Cette relance fait suite aux travaux de réhabilitation engagés après l’incendie de juillet 2024, qui avait endommagé les installations portuaires. Parmi les interventions réalisées figurent la remise en service de la centrale thermique du port et l’installation d’un collecteur géant, destiné à freiner l’avancée des érosions qui menaçaient la plateforme portuaire.
En février dernier, le trafic ferroviaire entre Kananga et Ilebo, interrompu plusieurs mois en raison de l’érosion affectant la voie, avait déjà repris. La Société nationale des chemins de fer du Congo (SNCC) avait déplacé les rails dans les zones critiques, notamment à Bena, Kankonde et Lukonga, pour contourner les zones les plus affectées.
Toutefois, le réseau logistique demeure exposé à de nombreux risques, notamment l’érosion des voies ferrées entre Tshilubulu (territoire de Dibaya) et Bena Leka (Demba), une menace pour la connectivité entre les provinces du Kasaï et du Kasaï-Central.
Cette reprise intervient dans un contexte où le port, longtemps considéré comme un maillon essentiel de l’approvisionnement du centre du pays, était en situation de paralysie.

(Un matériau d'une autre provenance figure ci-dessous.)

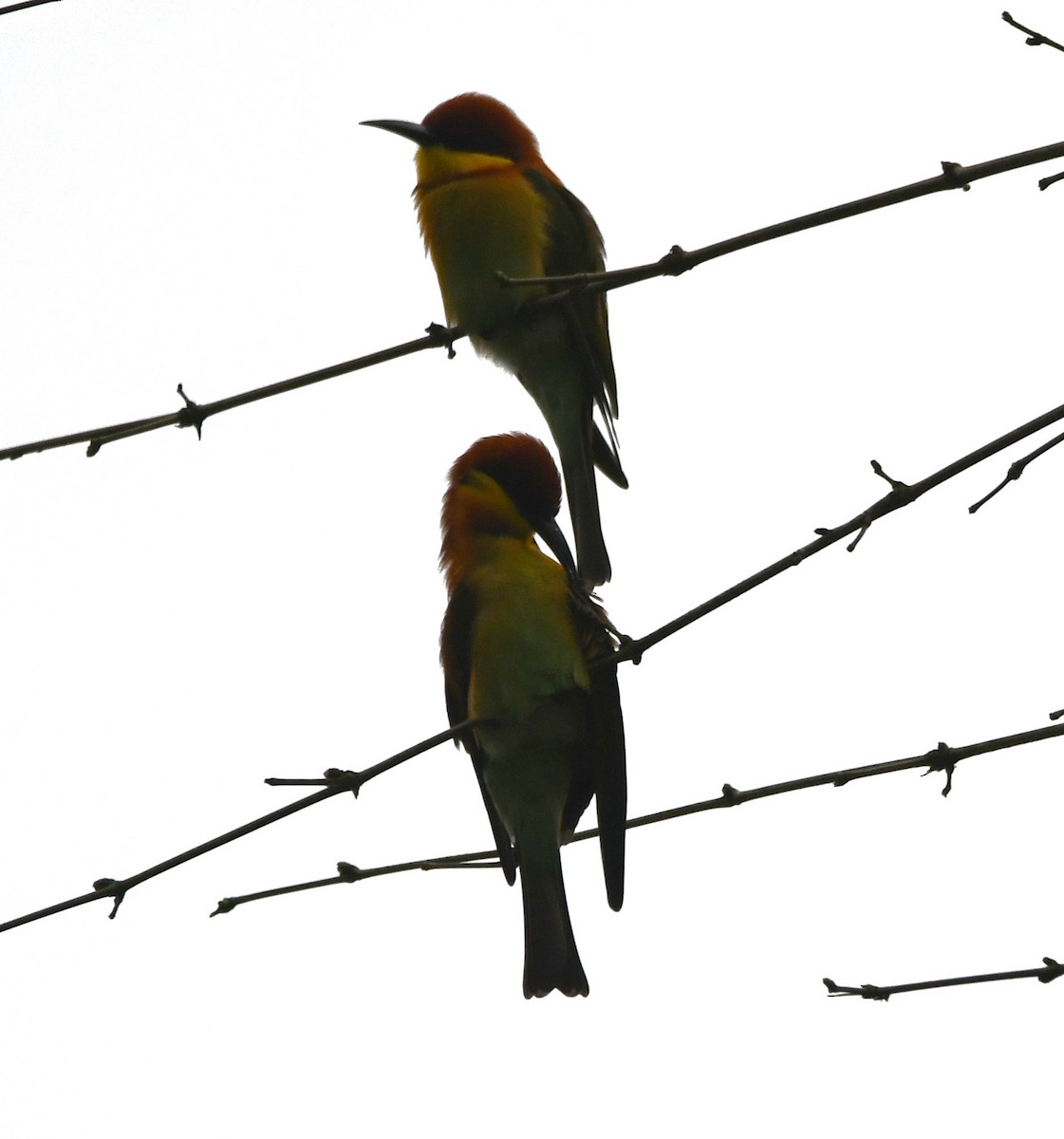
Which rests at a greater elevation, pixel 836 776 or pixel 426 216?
pixel 426 216

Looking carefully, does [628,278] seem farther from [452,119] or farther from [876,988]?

L’absence prolongée de liaisons fluviales avec Kinshasa et l’arrêt des expéditions industrielles, notamment celles de la Cimenterie de Lukala (CILU) vers Kananga, avaient rendu l’exploitation du port économiquement non viable.
Géré par la SNCC, le port d’Ilebo fait partie des principaux ports intérieurs du pays, aux côtés de ceux de Kisangani, Mbandaka, Bumba, Ubundu, Kindu et Kinshasa. Il est également intégré dans un projet multimodal soutenu par le Fonds spécial du Mécanisme de financement de la préparation des projets d’infrastructure du NEPAD (NEPAD-IPPF) et la Banque africaine de développement.
Ce projet vise à établir une liaison ferroviaire entre l’Afrique centrale et l’Afrique australe, comprenant la construction d’un pont ferroviaire entre Brazzaville et Kinshasa, la connexion au chemin de fer Kinshasa-Ilebo, ainsi que la construction d’une route et d’un poste frontalier unique.